← All stories
● Covered by 1 source Β· 1 reportHigh impact

Pulpie Introduces Cost-effective Models for Web Content Extraction

Aggregated by BrevFeed ai Β· updated 1h ago
πŸ”– Save

Pulpie has launched a family of Pareto-optimal models for extracting main content from HTML pages, achieving state-of-the-art (SOTA) quality at significantly reduced costs. Pulpie's smallest model processes 13.7 pages per second on an NVIDIA L4 GPU, compared to Dripper's 0.68 pages, making it a compelling tool for web content cleaning.

Key points

Launch of Pulpie Models

Pulpie has introduced a series of Pareto-optimal models designed for extracting main content from HTML pages. These models achieve quality comparable to existing state-of-the-art solutions such as Dripper but at a significantly lower operational cost.

Performance Metrics

The smallest model, pulpie-orange-small, has a ROUGE-5 F1 score of 0.862 on the WebMainBench, closely matching Dripper's performance of 0.864 while having only 210 million parameters compared to Dripper's 600 million.

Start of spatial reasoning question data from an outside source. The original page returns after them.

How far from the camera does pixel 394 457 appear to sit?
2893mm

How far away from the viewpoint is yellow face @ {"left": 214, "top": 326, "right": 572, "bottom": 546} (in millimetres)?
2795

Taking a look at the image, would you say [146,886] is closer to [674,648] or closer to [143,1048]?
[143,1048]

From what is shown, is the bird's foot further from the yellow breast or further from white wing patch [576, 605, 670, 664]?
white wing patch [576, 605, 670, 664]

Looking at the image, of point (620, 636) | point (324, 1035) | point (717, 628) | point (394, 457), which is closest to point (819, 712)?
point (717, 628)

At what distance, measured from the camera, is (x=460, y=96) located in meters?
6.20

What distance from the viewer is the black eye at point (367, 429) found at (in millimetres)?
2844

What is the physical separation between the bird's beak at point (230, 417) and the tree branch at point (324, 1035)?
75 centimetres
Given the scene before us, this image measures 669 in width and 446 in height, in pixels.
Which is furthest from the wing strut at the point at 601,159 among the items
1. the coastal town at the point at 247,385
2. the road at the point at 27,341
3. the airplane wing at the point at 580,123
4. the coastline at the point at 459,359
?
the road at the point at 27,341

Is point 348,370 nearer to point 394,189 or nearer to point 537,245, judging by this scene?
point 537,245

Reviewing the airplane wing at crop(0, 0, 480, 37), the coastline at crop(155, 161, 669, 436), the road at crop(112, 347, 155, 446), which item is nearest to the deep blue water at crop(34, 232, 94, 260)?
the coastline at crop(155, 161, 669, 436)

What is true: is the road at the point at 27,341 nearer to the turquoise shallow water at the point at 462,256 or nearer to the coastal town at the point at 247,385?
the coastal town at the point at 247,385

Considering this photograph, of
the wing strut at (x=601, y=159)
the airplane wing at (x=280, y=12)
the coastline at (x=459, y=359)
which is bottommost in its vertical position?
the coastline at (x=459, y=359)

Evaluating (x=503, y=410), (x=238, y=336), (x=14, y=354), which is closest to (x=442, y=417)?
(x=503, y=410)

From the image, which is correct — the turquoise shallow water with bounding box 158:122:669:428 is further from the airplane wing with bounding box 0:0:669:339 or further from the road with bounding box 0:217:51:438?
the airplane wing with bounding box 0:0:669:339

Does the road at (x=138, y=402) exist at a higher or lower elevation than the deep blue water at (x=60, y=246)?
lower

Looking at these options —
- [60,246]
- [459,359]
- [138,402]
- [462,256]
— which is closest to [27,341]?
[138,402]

In terms of processing speed, pulpie-orange-small can handle 13.7 pages per second on an NVIDIA L4 GPU, starkly outperforming Dripper, which processes 0.68 pages per second. This efficiency dramatically reduces the cost of cleaning large volumes of web pages.

Architecture and Efficiency

The efficiency gains stem from Pulpie's architecture, where it labels HTML blocks as content or boilerplate in a single forward pass. This streamlines the extraction process and minimizes computational overhead. The estimated cost for cleaning 1 billion pages is $7,900 with Pulpie versus $159,000 with Dripper.

Implications for AI and Data Quality

The initiative addresses the well-known issue of extraction being a bottleneck in language model training. By improving extraction quality, Pulpie enhances the quality of data consumed by language models during both pre-training and inference stages.

Research, such as the findings by Ma et al. in 2025, shows that cleaner extraction significantly boosts model performance across various benchmarks. The advantage of using models like Pulpie indicates the importance of clean data for training AI systems effectively.

Availability and Open Source

Pulpie's models are open sourced and can be found on Hugging Face, providing developers and researchers with access to high-performance extraction tools. This opens up new opportunities for efficient data cleaning and enhances the overall quality of language model training.

✨ This summary was generated by AI from the outlets' reporting listed below. It is not independently verified and may contain errors β€” check the original sources. How BrevFeed works β†’

Reporting from

Pulpie has launched a family of Pareto-optimal models for extracting main content from HTML pages, achieving state-of-the-art (SOTA) quality at significantly reduced costs. Pulpie's smallest model processes 13.7 pages per second on an NVIDIA L4 GPU, compared to Dripper's 0.68 pages, making it a compelling tool for web content cleaning.